(DATASET Opens)
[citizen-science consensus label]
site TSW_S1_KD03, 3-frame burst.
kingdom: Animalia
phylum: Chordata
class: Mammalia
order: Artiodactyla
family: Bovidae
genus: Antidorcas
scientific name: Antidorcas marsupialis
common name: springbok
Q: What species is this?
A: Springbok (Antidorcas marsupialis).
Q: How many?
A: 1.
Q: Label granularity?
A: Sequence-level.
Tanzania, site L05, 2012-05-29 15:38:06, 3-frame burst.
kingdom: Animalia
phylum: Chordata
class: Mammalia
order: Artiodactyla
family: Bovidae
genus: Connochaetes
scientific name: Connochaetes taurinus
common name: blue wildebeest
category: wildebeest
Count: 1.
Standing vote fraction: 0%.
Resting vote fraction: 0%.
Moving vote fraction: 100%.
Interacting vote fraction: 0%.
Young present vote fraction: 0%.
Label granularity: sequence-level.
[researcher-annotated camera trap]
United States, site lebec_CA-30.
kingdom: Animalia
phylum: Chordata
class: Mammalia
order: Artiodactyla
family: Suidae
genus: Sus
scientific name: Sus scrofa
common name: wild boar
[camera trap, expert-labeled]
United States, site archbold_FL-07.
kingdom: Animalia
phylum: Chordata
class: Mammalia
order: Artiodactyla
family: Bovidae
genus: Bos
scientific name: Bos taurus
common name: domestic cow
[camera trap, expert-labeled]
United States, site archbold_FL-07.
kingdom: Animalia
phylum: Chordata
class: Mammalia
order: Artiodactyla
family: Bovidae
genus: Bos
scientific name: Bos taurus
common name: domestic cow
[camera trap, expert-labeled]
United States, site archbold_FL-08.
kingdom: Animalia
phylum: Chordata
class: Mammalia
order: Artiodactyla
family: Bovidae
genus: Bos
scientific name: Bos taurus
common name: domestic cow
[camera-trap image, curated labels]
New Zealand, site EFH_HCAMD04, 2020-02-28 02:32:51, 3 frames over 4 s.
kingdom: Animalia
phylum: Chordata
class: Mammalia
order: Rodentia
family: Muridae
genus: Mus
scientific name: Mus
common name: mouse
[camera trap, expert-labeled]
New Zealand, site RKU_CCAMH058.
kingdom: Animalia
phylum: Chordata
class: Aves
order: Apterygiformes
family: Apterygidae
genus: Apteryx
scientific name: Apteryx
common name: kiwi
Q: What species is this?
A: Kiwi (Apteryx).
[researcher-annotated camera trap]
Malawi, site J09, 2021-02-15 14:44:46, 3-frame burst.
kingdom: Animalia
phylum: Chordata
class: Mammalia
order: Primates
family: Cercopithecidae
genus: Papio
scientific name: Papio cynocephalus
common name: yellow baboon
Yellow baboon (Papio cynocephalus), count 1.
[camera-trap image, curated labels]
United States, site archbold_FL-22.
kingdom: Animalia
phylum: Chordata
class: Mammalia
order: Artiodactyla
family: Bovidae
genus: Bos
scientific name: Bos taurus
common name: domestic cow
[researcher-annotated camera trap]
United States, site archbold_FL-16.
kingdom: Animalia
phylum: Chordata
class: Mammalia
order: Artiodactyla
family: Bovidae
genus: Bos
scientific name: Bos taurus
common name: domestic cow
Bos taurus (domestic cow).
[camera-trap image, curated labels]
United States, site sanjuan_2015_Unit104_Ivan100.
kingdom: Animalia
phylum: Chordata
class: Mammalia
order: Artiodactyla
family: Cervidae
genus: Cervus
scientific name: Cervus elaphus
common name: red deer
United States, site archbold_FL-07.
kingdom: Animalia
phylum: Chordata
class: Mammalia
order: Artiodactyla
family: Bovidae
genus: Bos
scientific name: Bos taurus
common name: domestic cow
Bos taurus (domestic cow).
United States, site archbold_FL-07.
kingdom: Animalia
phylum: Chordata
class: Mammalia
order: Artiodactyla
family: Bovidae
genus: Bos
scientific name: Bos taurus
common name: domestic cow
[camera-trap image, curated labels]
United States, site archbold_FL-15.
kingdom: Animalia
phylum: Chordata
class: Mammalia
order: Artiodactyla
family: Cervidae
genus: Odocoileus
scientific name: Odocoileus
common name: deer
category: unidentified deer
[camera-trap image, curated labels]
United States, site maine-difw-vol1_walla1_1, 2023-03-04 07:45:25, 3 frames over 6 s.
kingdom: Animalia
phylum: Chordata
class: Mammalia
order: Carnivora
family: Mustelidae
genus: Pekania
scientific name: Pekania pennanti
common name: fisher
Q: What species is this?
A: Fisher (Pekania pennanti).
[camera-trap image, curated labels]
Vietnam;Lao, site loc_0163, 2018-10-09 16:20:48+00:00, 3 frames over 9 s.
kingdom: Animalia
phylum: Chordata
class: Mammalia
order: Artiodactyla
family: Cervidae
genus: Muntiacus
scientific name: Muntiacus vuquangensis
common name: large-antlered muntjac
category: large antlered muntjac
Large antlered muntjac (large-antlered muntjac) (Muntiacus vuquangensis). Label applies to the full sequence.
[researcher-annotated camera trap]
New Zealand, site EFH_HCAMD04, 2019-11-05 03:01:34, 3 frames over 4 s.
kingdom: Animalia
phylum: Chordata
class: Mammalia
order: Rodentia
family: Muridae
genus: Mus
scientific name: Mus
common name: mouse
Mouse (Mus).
(DATASET Closes)
TRY IT:
Only one number is expected: the count of lines in the entries holding the string "vote".

TASK SOLUTION:
5